L'attrait de la peinture populaire conduit certains jeunes académiciens à s'y convertir pour se libérer de l'assujettissement scolaire. Aussi, l'on retrouve aujourd'hui des anciens de l'Académie tels que Chéri Chérin, Alpha et Mbikulu dans l'univers des Chéri Samba, Bodo, Shula, Sim Simaro, Chéri Benga, etc.

Quant à la relève des avant-gardistes, elle est prise depuis 1992 par les ateliers Botembe où évoluent aussi les artistes Dikisongele, Malambu et Matemo. Enseignant à l'Académie de Beaux Arts, Botembe prit une sorte de congé sabbatique en 1996 pour se consacrer à ses recherches sur l'art traditionnel africain. L'artiste va au-delà des préoccupations de ses prédécesseurs. En effet, tandis que les avant-gardistes se limitaient à un remodelage de la plastique ancestrale Botembe se force d'en percevoir le symbolisme. Il exploite les symboles africains pour ce projet un nouveau langage qui mérite l'appellation « néonégrisme symboliste ». L'artiste lui-même se réclame du « transymbolisme africain ». Ce concept est encore sujet à controverse. Mais la démarche artistique de l'artiste a des mérites réels. Reste que Botembe reconsidère le fonctionnement décoratif du tableau pour le rendre apte à initier le public aux arcanes de la sagesse ancestrale ainsi encodée. Reste aussi que l'artiste résiste au piège d'un nouvel académisme.
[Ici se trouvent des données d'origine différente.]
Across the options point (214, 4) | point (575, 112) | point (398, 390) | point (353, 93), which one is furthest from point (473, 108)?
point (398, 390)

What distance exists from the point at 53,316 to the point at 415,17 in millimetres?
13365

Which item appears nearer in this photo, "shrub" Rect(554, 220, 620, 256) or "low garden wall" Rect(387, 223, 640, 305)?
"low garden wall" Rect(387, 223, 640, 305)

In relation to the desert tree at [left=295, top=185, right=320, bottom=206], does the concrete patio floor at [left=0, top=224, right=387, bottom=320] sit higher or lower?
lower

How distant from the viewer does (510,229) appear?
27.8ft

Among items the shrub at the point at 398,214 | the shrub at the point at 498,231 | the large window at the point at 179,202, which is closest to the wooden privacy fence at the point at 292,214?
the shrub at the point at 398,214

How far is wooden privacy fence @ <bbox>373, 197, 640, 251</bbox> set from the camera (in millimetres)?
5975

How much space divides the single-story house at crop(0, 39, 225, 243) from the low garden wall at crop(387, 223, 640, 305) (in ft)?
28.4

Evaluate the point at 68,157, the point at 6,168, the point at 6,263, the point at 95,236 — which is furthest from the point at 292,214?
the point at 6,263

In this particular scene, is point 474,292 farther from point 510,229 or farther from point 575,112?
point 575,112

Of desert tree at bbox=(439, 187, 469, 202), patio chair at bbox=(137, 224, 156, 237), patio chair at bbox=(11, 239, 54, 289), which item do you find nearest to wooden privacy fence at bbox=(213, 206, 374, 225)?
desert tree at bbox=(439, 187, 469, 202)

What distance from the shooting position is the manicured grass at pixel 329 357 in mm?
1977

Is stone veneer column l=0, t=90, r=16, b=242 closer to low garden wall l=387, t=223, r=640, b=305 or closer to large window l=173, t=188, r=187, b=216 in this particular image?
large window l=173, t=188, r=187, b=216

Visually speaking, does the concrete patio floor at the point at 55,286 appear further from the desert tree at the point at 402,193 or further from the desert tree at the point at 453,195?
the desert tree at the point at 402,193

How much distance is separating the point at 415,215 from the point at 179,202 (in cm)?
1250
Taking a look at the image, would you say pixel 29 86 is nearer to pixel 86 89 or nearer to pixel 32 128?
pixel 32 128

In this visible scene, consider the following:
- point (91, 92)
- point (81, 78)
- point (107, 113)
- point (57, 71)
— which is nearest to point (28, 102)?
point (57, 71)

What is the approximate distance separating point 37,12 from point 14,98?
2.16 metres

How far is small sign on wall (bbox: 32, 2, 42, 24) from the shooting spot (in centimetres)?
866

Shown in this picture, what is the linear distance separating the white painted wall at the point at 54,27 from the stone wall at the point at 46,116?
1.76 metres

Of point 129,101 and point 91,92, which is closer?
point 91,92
Par rapport aux expériences des avant-gardistes et des ateliers Botembe, le groupe des

« libristes », dernier-né des groupes kinois d'artistes académiciens en rupture de ban, voire de banc, a inauguré, pour l'art congolais contemporain, l'ère de la destructuration radicale de l'art d'Académie (à ne pas réduire à l'art académique). Germain Kapend, Francis Mampuya et Eddy Masumbuku, fondateurs du groupe, furent considérés comme des « étudiants rebelles ». En dépit de son rejet par les milieux académiques, le collectif ne tarda pas à s'élargir avec d'autres adeptes du « librisme », notamment, les étudiants Olivier Matuti, Jean-Pierre Katembue, Désiré Kayamba et Nganga Puati, tout comme, l'artiste indépendant André Lukifimpa, un des précurseurs de l'état d'esprit « libriste » qui rejoignit cet ensemble en l'an 2000.

Les « libristes » n'appartiennent pas à une école mais plutôt à un collectif cohérent mais non

« aliénant ». lls ont tous reçu l'enseignement de l'Académie des Beaux-Arts de Kinshasa. Exception faite de Lukifimpa dont la révolte est ultérieure à « sa sortie de l'Alma Mater » en 1986, c'est au cours de leur cursus « académique » que ces plasticiens ont pris de la distance par rapport aux savoirs et aux pratiques « non déviantes » et qu'ils ont élaboré leur combat plastique.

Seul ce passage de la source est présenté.